Problem to work on: Output the listing as a Markdown table with the columns Row and Line, starting with the line that contains "In this picture, which of" and going on through the end of the listing. Leave out blank lines.

--- begin Given entries ---

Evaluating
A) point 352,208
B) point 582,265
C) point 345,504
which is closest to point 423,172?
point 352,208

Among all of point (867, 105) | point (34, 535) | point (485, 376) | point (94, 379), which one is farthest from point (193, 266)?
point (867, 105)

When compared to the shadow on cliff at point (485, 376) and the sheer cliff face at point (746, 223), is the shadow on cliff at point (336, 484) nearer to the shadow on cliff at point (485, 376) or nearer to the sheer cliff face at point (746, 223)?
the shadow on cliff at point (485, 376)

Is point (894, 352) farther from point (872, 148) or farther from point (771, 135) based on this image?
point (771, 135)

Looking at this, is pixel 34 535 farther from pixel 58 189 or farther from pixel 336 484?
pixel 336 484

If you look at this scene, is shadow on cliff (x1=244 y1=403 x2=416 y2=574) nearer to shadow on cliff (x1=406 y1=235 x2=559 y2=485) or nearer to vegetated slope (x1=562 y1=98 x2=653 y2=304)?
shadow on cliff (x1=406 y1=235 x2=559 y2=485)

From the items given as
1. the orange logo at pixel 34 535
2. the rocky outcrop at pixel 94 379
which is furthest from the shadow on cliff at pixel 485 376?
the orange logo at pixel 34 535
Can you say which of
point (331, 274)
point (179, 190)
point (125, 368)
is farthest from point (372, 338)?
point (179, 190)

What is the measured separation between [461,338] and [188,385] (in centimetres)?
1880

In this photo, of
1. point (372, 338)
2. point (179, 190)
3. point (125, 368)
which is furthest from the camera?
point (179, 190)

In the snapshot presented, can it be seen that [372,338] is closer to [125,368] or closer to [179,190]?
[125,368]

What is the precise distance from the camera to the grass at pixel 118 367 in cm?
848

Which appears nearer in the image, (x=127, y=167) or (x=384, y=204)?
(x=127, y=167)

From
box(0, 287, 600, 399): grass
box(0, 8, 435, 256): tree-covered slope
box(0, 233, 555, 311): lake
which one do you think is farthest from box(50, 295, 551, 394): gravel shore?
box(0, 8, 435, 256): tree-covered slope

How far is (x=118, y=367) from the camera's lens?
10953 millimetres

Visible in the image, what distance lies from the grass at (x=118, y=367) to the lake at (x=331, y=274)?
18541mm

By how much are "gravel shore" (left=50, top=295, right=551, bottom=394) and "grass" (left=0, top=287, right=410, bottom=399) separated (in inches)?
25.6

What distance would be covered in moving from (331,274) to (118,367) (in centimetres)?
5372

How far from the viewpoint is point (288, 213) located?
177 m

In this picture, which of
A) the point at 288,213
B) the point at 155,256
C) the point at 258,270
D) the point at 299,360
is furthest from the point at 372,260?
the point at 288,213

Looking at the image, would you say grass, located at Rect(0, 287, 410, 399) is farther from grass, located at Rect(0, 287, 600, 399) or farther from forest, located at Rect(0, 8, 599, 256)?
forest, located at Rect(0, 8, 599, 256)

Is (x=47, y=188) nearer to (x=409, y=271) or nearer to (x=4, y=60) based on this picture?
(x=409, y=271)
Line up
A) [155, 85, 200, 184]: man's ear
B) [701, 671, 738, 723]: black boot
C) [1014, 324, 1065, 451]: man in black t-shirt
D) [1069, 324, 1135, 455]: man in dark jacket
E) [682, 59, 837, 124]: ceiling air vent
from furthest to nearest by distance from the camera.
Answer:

--- end Given entries ---

Solution to this task:
| Row | Line |
|---|---|
| 1 | In this picture, which of |
| 2 | A) the point at 288,213 |
| 3 | B) the point at 155,256 |
| 4 | C) the point at 258,270 |
| 5 | D) the point at 299,360 |
| 6 | is furthest from the point at 372,260? |
| 7 | the point at 288,213 |
| 8 | Looking at the image, would you say grass, located at Rect(0, 287, 410, 399) is farther from grass, located at Rect(0, 287, 600, 399) or farther from forest, located at Rect(0, 8, 599, 256)? |
| 9 | forest, located at Rect(0, 8, 599, 256) |
| 10 | Is (x=47, y=188) nearer to (x=409, y=271) or nearer to (x=4, y=60) based on this picture? |
| 11 | (x=409, y=271) |
| 12 | Line up |
| 13 | A) [155, 85, 200, 184]: man's ear |
| 14 | B) [701, 671, 738, 723]: black boot |
| 15 | C) [1014, 324, 1065, 451]: man in black t-shirt |
| 16 | D) [1069, 324, 1135, 455]: man in dark jacket |
| 17 | E) [682, 59, 837, 124]: ceiling air vent |
| 18 | from furthest to nearest by distance from the camera. |
| 19 | Answer: |